Problem:
Copy out every record below exactly as written, but leave out any pictures.

Input:
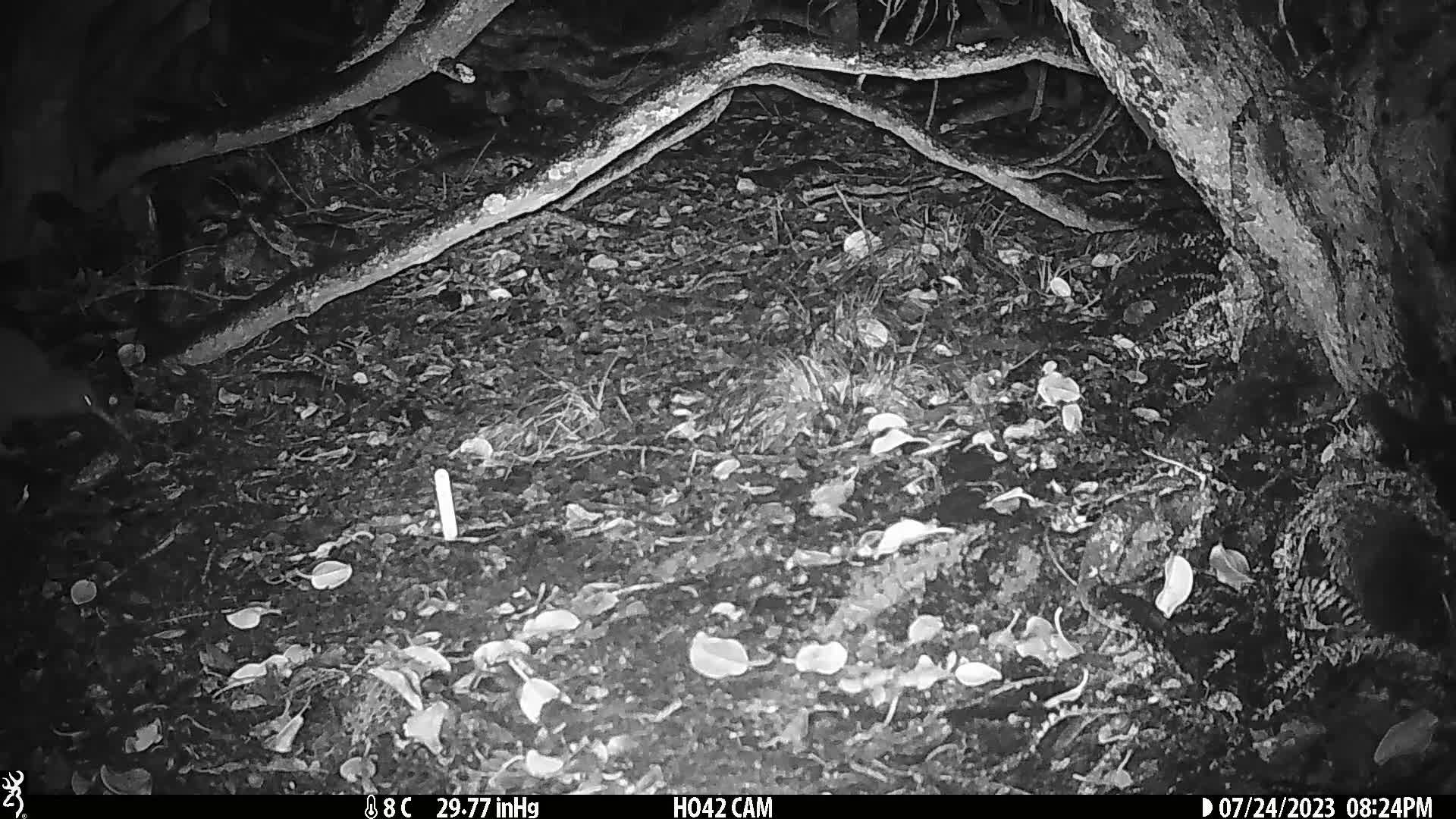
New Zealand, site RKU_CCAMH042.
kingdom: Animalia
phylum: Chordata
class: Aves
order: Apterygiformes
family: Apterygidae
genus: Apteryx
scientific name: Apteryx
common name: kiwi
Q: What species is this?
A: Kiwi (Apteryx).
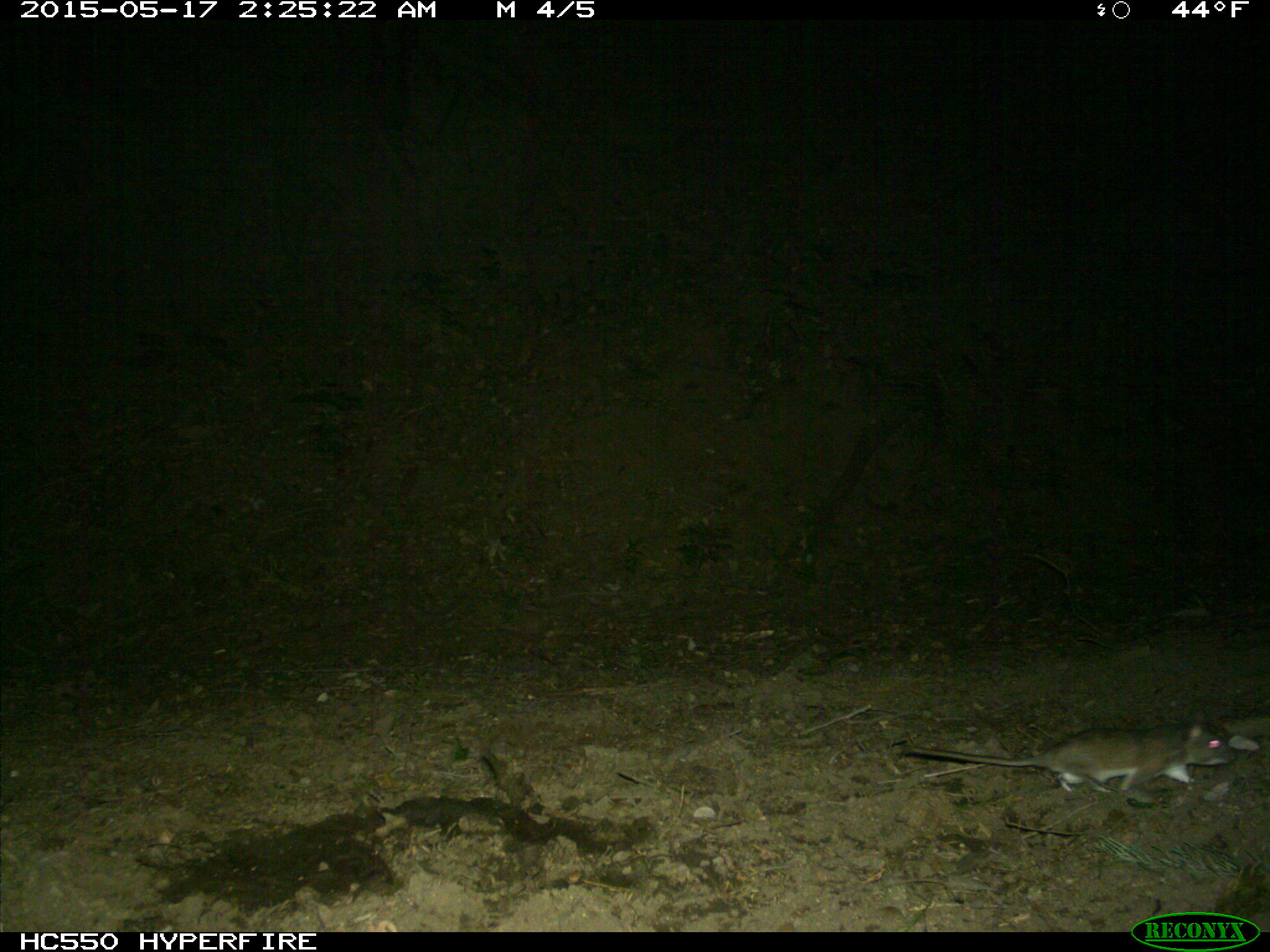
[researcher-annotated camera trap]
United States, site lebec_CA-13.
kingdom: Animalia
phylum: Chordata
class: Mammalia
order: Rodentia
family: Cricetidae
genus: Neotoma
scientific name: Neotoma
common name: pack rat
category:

Output of the exercise:
New Zealand, site RKU_CCAMH042.
kingdom: Animalia
phylum: Chordata
class: Aves
order: Apterygiformes
family: Apterygidae
genus: Apteryx
scientific name: Apteryx
common name: kiwi
Q: What species is this?
A: Kiwi (Apteryx).
[researcher-annotated camera trap]
United States, site lebec_CA-13.
kingdom: Animalia
phylum: Chordata
class: Mammalia
order: Rodentia
family: Cricetidae
genus: Neotoma
scientific name: Neotoma
common name: pack rat
category:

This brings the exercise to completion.